Rollback, Robert J. Sawyer


Rollback
Robert J. Sawyer

Appropriately named. Although alien contact happens, the book is focused on its side-effect — Don’s reaction when he is rejuvenated to his youth (rolled back), but the procedure fails for his wife (the one needed to decode the alien message). Well-written, but it didn’t compel or inspire me.

I got a brief flash of wonder when Sarah started mentioning the grid, the 3D nature of the message, but was disappointed when that dead-ended. Also, I tend to get impatient with the humanity of the aliens in alien-contact stories. Take this paragraph:

"Math and physics are the same everywhere in the universe. There’s no need to contact an alien race to find out if they agree that one plus three equals four, that seven is a prime number, that the value of pi is 3.14159, et cetera. None of those things are matters of local circumstance, or opinion."

Personally, I find our mathematical system to be the most arbitrary invention of the human race. I mean, numbers? Counting? Those ideas are purely abstract, and thus specific to the human mind.
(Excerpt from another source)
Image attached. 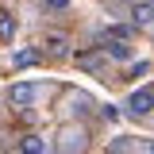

Take counting. Say you have children named John, Jack, and Jane. Three children. Say John’s an adult. You have three people. Say you have an apple and an orange. One apple, one orange. Or… two fruit. How about John and an apple? One John, one apple… or two things.

Counting works in its purest form when things are identical. But nothing real and concrete is identical. So you can’t count any higher than one unless you divide things into broad categories. That ability to categorize, that is what may be unique to the human mind. Perhaps an alien doesn’t see two pencils… perhaps it sees a pencil with a blunt end and a pencil with a bite mark, and they are so impossibly different to its mind that counting would make no sense.

And so on, beyond counting to everything we hold to be true about math. Or, you know, life in general. My favorite fictional alien was part of Douglas Adams’ ruling council in Hitchhiker’s Guide to the Galaxy… it was a peculiar shade of the color blue.

Anyway, Rollback had some interesting ideas — I liked the pixellated-world one — but I kind of wanted to be awed, and it didn’t happen.